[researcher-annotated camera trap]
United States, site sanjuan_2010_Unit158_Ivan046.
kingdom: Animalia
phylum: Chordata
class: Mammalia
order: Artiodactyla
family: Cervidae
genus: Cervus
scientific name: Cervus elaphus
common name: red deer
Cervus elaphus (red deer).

____

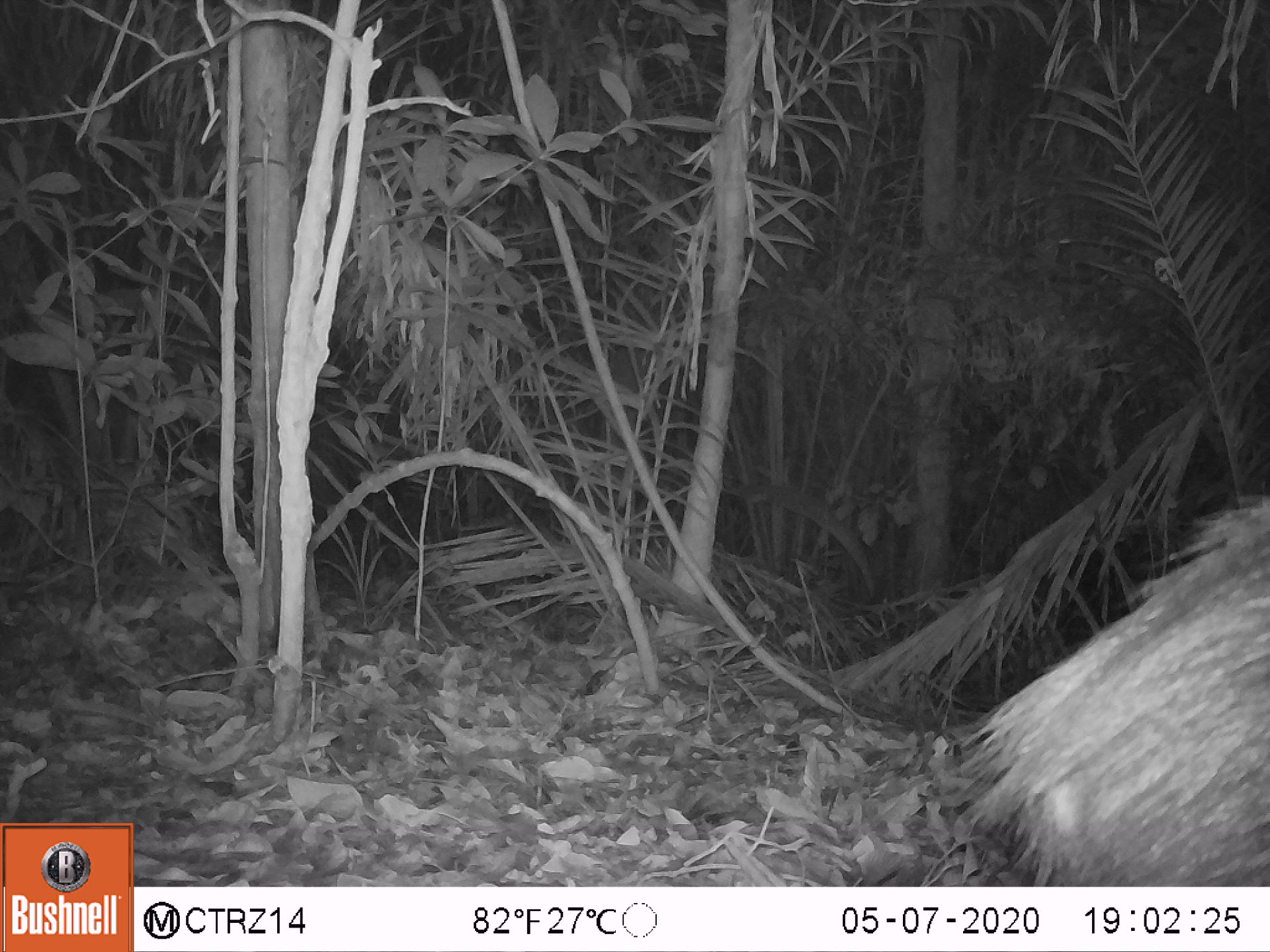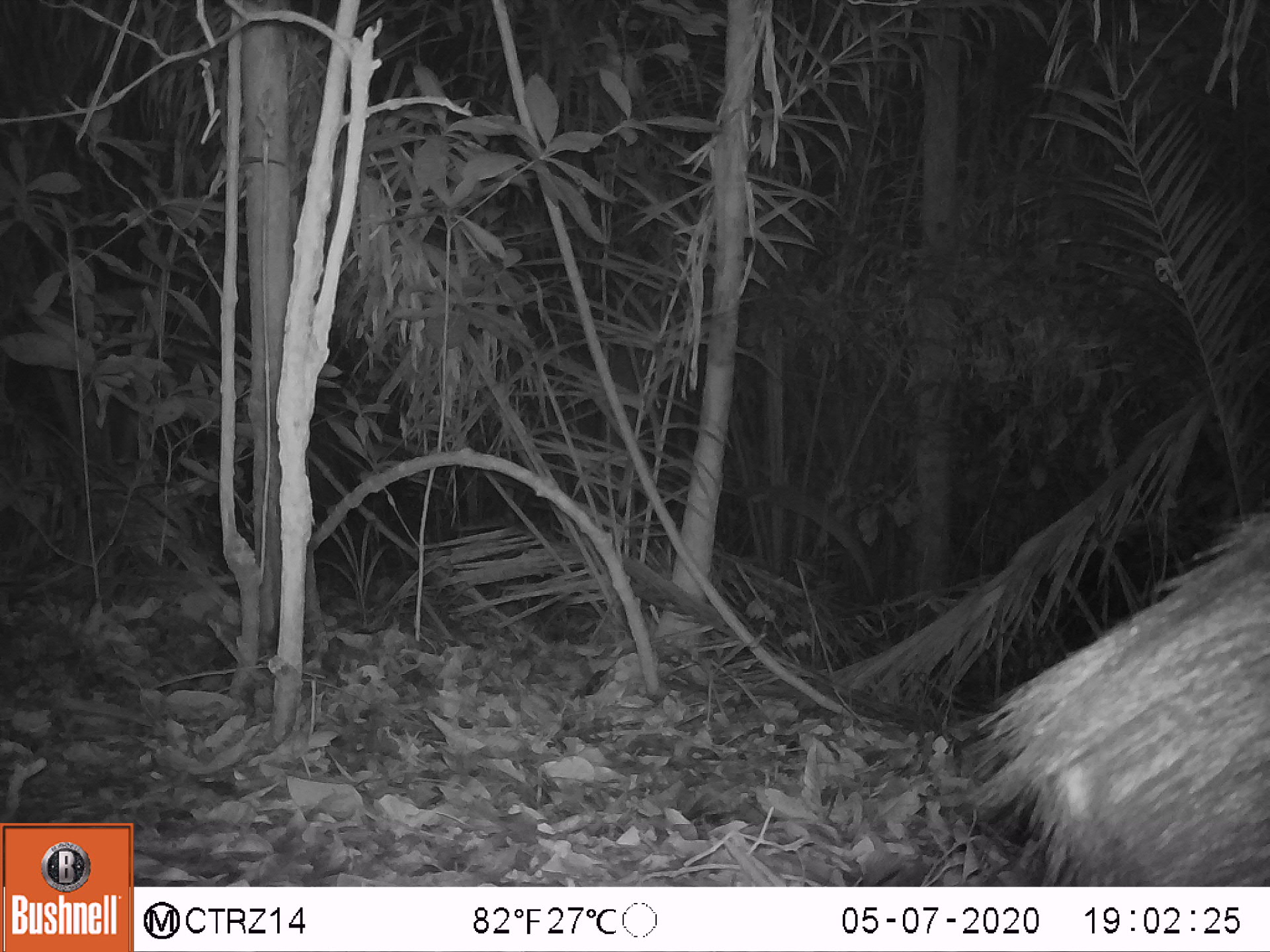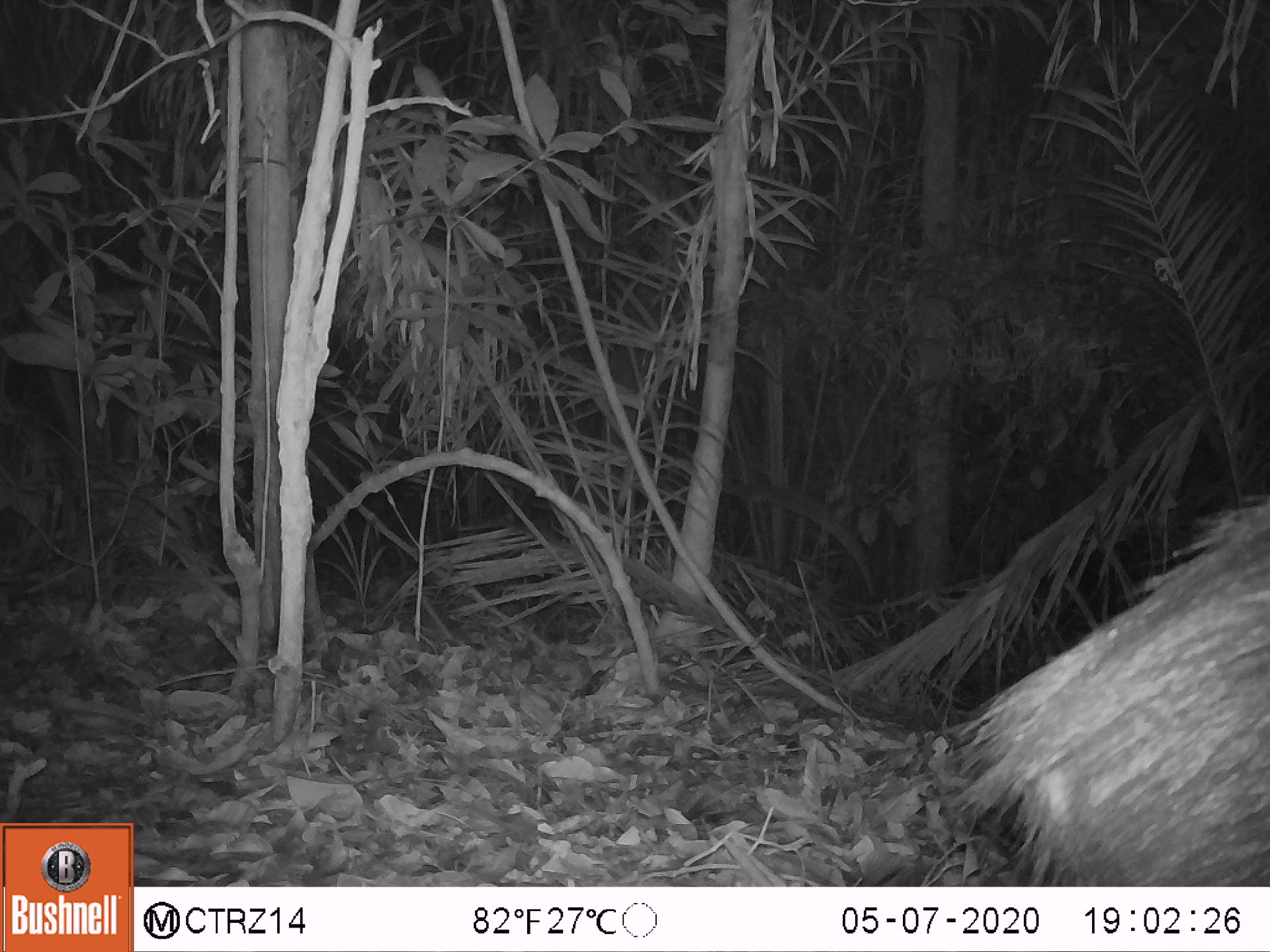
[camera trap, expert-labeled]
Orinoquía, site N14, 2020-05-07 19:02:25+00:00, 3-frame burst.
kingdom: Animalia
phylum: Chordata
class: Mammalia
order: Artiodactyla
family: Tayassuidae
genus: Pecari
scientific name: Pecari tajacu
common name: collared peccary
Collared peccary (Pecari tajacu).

____

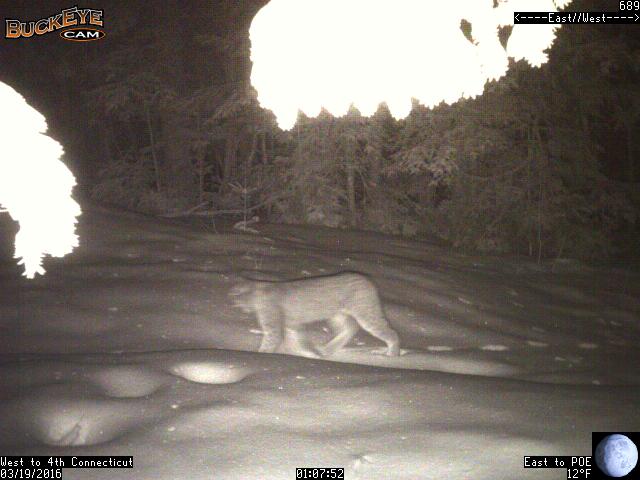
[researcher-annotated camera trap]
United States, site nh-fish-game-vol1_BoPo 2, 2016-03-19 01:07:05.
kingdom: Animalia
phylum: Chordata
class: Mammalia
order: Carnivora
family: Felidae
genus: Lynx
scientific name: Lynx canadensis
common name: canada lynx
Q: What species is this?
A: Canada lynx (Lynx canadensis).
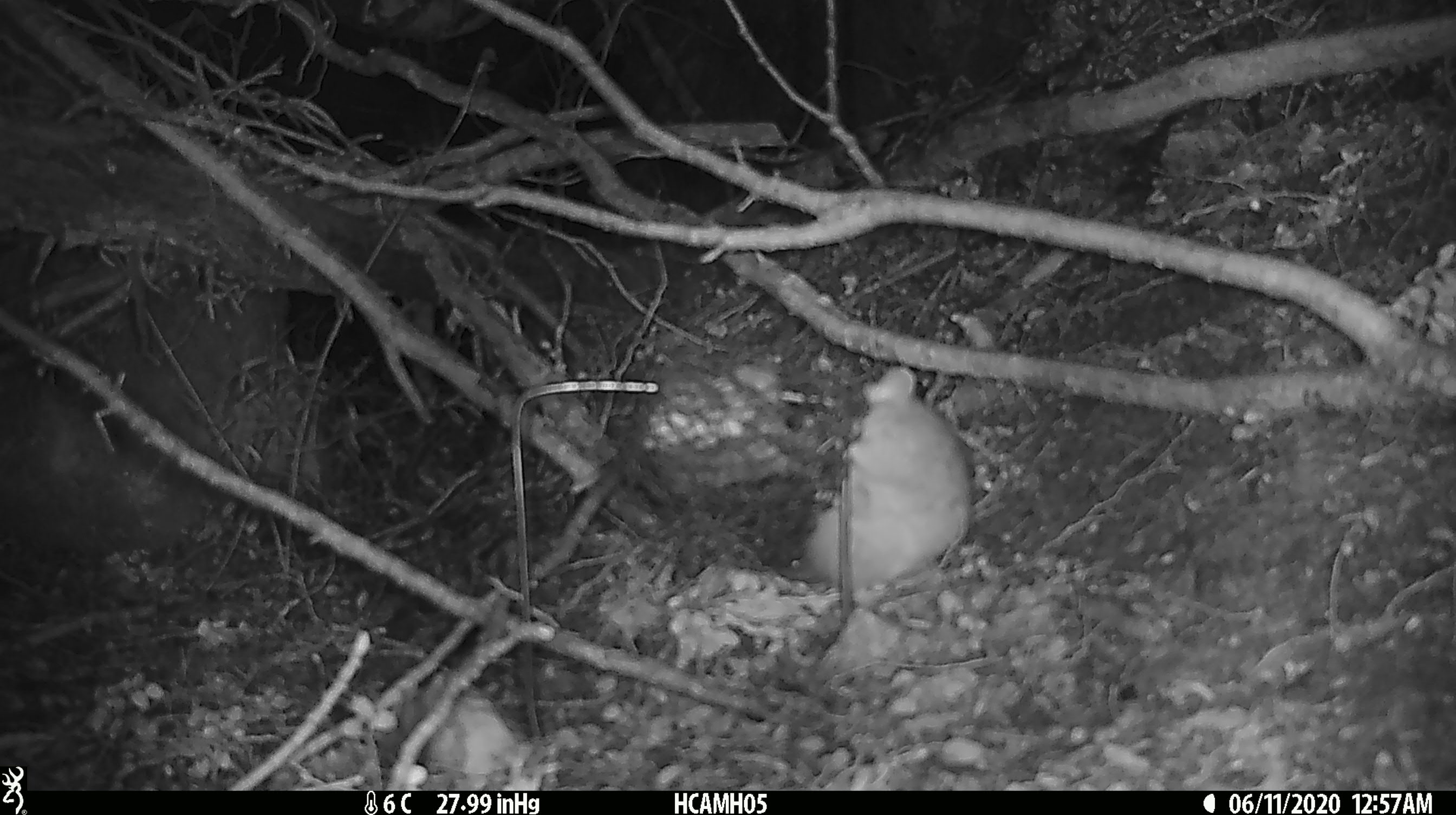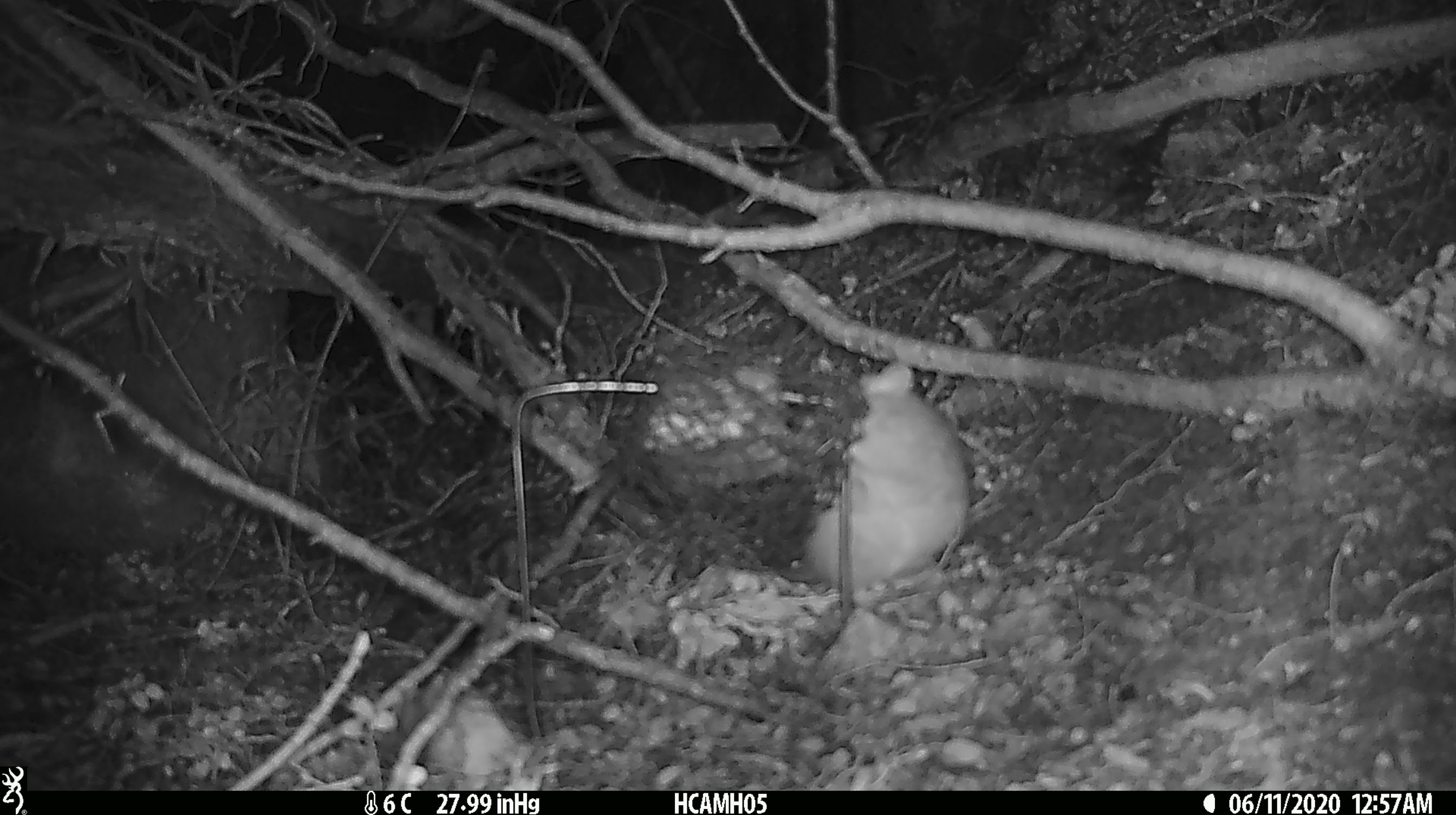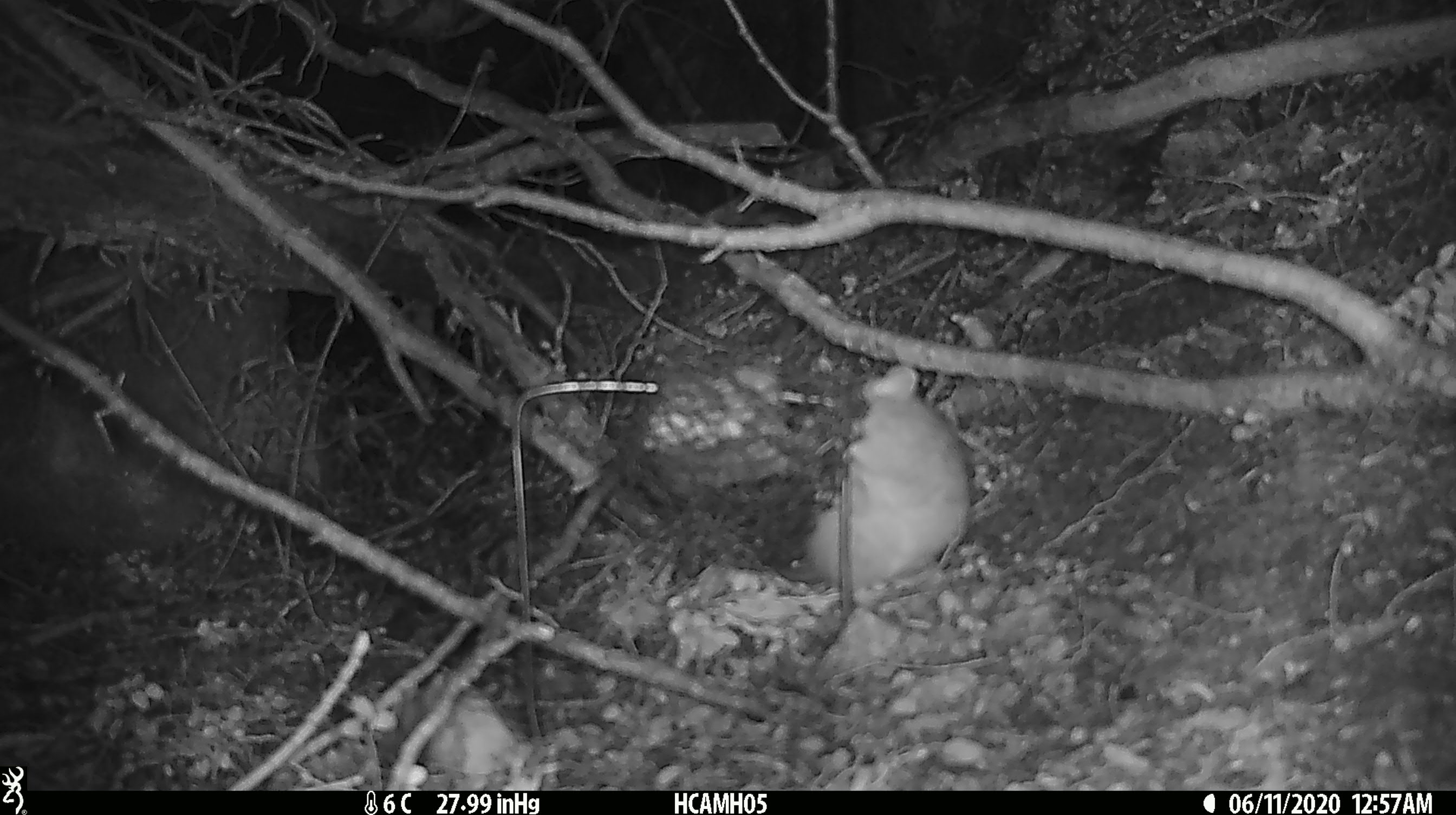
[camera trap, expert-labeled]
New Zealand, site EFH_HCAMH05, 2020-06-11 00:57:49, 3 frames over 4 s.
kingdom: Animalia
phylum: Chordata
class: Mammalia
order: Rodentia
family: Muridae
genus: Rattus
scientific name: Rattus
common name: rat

____

● **Work to be completed**: For this listing, copy out every line that includes the word "scientific".

● **Exercise answer**:
scientific name: Cervus elaphus
scientific name: Pecari tajacu
scientific name: Lynx canadensis
scientific name: Rattus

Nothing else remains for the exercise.